The BARR program was established to address security-related, commercial, and privacy imperatives, and is essential to protect general aviation aircraft and flight information from real-time public availability. The BARR service constitutes the exclusive means by which such aircraft owners or operators can prevent unknown persons anywhere in the world from monitoring, on a real-time basis, the location of general aviation aircraft and the personal movements of individuals, protect proprietary business information, and alleviate security concerns.
U.S. companies and individuals utilize all modes of transportation – the use of a general aviation aircraft is often essential in meeting a portion of their transportation needs. U.S. citizens have a fundamental right to privacy in their movements in all modes of transportation – it sets a dangerous precedent to establish a policy that personal movements in any type of vehicle (whether car, train or airplane) can be broadcast against a citizen’s will. The BARR program provides a “do not track” option similar to other opt out programs throughout government.
I. History and Evolution of the Blocked Aircraft Registration Request (BARR) Program.

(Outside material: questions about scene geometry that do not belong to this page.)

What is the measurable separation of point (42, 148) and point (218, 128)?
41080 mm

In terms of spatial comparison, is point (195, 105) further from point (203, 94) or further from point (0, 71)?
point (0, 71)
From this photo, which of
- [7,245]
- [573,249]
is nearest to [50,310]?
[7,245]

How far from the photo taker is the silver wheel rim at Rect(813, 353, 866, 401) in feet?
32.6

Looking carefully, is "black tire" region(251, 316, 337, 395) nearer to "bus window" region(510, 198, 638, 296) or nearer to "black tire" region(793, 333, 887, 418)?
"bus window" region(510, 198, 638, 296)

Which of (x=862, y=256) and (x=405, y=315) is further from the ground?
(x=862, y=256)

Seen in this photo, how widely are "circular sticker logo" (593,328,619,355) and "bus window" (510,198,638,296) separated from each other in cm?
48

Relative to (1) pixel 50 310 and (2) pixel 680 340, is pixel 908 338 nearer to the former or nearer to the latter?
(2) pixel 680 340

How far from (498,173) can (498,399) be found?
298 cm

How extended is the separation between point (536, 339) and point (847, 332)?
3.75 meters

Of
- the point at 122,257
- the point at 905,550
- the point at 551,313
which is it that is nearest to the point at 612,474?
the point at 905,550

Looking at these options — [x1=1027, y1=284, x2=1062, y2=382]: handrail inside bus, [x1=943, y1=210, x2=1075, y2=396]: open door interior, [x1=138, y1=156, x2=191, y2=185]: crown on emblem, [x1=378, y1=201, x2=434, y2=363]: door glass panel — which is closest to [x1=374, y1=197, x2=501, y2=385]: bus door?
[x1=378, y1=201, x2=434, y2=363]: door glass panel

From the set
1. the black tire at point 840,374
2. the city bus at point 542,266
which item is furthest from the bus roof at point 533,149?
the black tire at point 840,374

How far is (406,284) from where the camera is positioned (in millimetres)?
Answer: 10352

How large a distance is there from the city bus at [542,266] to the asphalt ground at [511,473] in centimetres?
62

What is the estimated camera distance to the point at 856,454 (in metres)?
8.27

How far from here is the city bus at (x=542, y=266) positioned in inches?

Within the U.S. airspace system regulated by the FAA, all commercial aircraft and a number of general aviation aircraft operate under instrument flight rules (IFR). The information from the flights plans and on board transmitters required by such rules is incorporated into the FAA’s Enhanced Traffic Flow Management System (ETMS) for the purpose of traffic flow management. The FAA uses this data to develop a Traffic Situation Display (TSD) that visually depicts IFR aircraft that are airborne and receiving IFR services in the national airspace system. The data includes the location, altitude, airspeed, destination, estimated time of arrival and tail number of air carrier and general aviation aircraft operating on IFR flight plans within U.S. airspace.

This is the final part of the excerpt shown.